It's just the R package,mostly because I couldn't figure out the compiler warning and the error in this PR. So far, it seems MSVC is not handling the C headers from R very well.

trivialfis avatar Jan 16 '24 18:01 trivialfis

Could you please help rebase the PR?

trivialfis avatar Jan 20 '24 16:01 trivialfis

Updated, but I'm now not 100% sure if everything is correct.

I suddenly started getting an error in this test and the one right after it after merging the latest master: https://github.com/dmlc/xgboost/blob/c5d0608057f3c0b335fd31594c65a3a3ca4afca3/R-package/tests/testthat/test_basic.R#L142

Before, it was using ntreelimit, which I guess meant that the code was converting to DMatrix, while now it's actually using inplace predict.

It looks like predictions from in-place match those from DMatrix and from xgb.train up to only about ~1e-7 in this particular case (dart booster), while elsewhere they seem to match closer.


BTW, would be ideal if you could merge the PR about data iterators before this one: https://github.com/dmlc/xgboost/pull/9913

david-cortes avatar Jan 20 '24 19:01 david-cortes

Updated, but I'm now not 100% sure if everything is correct.

Tasks to complete:
A) Answer these questions about the xgboost thread:
(i) Which compiler is said not to handle the C headers from R very well?
(ii) What was the failing test using before, according to the thread?
(iii) For the dart booster case, to roughly what precision do in-place predictions match those from DMatrix and xgb.train?
B) Continue the xgboost thread after its final comment, keeping the same technical style.

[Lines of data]

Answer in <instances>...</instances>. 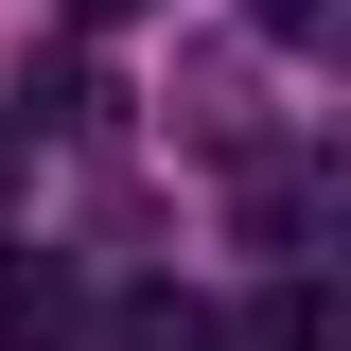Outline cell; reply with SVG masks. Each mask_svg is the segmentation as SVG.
Here are the masks:
<instances>
[{
	"mask_svg": "<svg viewBox=\"0 0 351 351\" xmlns=\"http://www.w3.org/2000/svg\"><path fill=\"white\" fill-rule=\"evenodd\" d=\"M334 246H351V176H334Z\"/></svg>",
	"mask_w": 351,
	"mask_h": 351,
	"instance_id": "6",
	"label": "cell"
},
{
	"mask_svg": "<svg viewBox=\"0 0 351 351\" xmlns=\"http://www.w3.org/2000/svg\"><path fill=\"white\" fill-rule=\"evenodd\" d=\"M71 18H141V0H71Z\"/></svg>",
	"mask_w": 351,
	"mask_h": 351,
	"instance_id": "5",
	"label": "cell"
},
{
	"mask_svg": "<svg viewBox=\"0 0 351 351\" xmlns=\"http://www.w3.org/2000/svg\"><path fill=\"white\" fill-rule=\"evenodd\" d=\"M228 351H351V281H263L228 316Z\"/></svg>",
	"mask_w": 351,
	"mask_h": 351,
	"instance_id": "1",
	"label": "cell"
},
{
	"mask_svg": "<svg viewBox=\"0 0 351 351\" xmlns=\"http://www.w3.org/2000/svg\"><path fill=\"white\" fill-rule=\"evenodd\" d=\"M53 334H71V281H53V263H18V246H0V351H53Z\"/></svg>",
	"mask_w": 351,
	"mask_h": 351,
	"instance_id": "2",
	"label": "cell"
},
{
	"mask_svg": "<svg viewBox=\"0 0 351 351\" xmlns=\"http://www.w3.org/2000/svg\"><path fill=\"white\" fill-rule=\"evenodd\" d=\"M123 351H211V316H193V299H141V316H123Z\"/></svg>",
	"mask_w": 351,
	"mask_h": 351,
	"instance_id": "4",
	"label": "cell"
},
{
	"mask_svg": "<svg viewBox=\"0 0 351 351\" xmlns=\"http://www.w3.org/2000/svg\"><path fill=\"white\" fill-rule=\"evenodd\" d=\"M281 53H316V71H351V0H246Z\"/></svg>",
	"mask_w": 351,
	"mask_h": 351,
	"instance_id": "3",
	"label": "cell"
}]
</instances>
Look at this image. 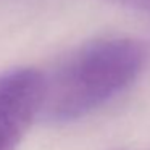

Answers to the problems:
A)
(i) MSVC
(ii) ntreelimit
(iii) About ~1e-7

B)
Please let me know how things are going. ;-) Is there anything I can help?

trivialfis avatar Feb 18 '24 20:02 trivialfis

Updated, but I'm now not 100% sure if everything is correct.

Please let me know how things are going. ;-) Is there anything I can help?

PR is ready for review. Would be ideal if you could look into this issue with loss of floating point precision for dart. Since the difference between inplace and dmatrix is below $10^{-6}$ I guess it might not be a correctness problem, but it's odd that it gets a larger difference with dart than with gbtree.

david-cortes avatar Feb 19 '24 18:02 david-cortes

Thank you for the work on inplace prediction! The R package is looking much better now thanks to your great work.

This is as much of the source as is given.